Ruim 5000 kinderen zijn niet meer naar school gegaan na de covid-19-periode. Dit baart de leiding van het ministerie van Onderwijs, Wetenschap en Cultuur (minOWC) zorgen. De scholen waren toen gesloten en sommige districten waren niet toegankelijk voor het ministerie. Toen de scholen weer hun deuren opendeden, was het ministerie 5000 leerlingen kwijt. Dit is heel veel voor Suriname.
Elk land heeft dit probleem, liet minOWC-minister Marie Levens weten in het parlement tijdens de begrotingsbehandeling. Het was een heel onstabiele situatie na de covid-19-periode. In deze periode zijn kinderen hun ouders kwijtgeraakt, ouders hebben hun baan verloren en leerkrachten zijn overleden.
Iedereen denkt dat covid-19 voorbij is, maar voor het onderwijs is het niet voorbij, merkt Levens op. Het ministerie wil al die kinderen terug in school. “We gaan ze zoeken, we gaan ze vinden, we gaan lokalen voor ze bouwen en we gaan ze opvangen”, zegt Levens.
Het onderwijs heeft nog 2000 leerlingen in de afgelopen periode kwijtgeraakt, omdat er rekening is gehouden met de leerkracht. De leerkrachten waren niet langer in staat om te werken met groepen groter dan 30 leerlingen. De minister heeft een geval gehad waar de leerkracht hoge bloeddruk kreeg. Als oplossing werden de klassen in tweeën gesplitst wat werkbaar werd voor de leerkrachten.

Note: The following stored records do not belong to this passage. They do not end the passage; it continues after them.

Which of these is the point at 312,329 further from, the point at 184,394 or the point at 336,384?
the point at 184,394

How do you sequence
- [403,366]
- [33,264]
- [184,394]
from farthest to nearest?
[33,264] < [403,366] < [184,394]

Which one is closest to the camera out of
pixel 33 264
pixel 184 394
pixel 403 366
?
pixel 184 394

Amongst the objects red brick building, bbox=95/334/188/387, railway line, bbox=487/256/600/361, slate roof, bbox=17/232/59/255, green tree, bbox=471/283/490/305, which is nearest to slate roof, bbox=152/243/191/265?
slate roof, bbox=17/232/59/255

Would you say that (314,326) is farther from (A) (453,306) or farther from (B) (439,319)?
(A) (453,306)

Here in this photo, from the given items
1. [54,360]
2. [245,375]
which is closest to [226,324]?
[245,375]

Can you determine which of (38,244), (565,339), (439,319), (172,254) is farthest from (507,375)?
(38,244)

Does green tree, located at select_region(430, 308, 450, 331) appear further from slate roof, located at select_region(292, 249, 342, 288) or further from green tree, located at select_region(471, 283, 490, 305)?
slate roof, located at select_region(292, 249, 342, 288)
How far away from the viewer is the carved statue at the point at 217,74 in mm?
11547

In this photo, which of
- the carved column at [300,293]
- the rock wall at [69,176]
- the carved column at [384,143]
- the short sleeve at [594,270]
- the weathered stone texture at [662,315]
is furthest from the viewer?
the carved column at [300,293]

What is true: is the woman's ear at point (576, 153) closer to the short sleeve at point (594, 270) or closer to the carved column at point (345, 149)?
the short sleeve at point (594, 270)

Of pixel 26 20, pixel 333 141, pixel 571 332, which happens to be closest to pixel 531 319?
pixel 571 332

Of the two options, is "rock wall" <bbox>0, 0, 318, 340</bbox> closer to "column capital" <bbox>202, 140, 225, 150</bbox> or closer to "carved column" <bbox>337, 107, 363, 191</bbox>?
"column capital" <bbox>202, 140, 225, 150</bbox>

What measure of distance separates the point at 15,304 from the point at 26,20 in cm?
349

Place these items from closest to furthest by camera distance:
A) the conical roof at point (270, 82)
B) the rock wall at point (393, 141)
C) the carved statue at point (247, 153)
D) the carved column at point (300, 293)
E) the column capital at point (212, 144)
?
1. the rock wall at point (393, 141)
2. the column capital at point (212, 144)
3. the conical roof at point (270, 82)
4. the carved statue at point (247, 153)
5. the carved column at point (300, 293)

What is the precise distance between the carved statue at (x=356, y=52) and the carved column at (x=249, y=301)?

Deze splitsing was helaas niet positief voor de leerlingen, omdat ze om de ene dag naar school moesten. Die ene dag dat ze vrij waren werd gebruikt om hun ouders te helpen in plaats van huiswerk te maken.
De leerlingen moesten helpen om onder andere knippa, plastiek zakken te verkopen en andere werkzaamheden te verrichten omdat er sprake is van moeilijke omstandigheden.
Levens benadrukt dat het van belang is om de extra schoollokalen te bouwen. Het moet een prioriteit zijn.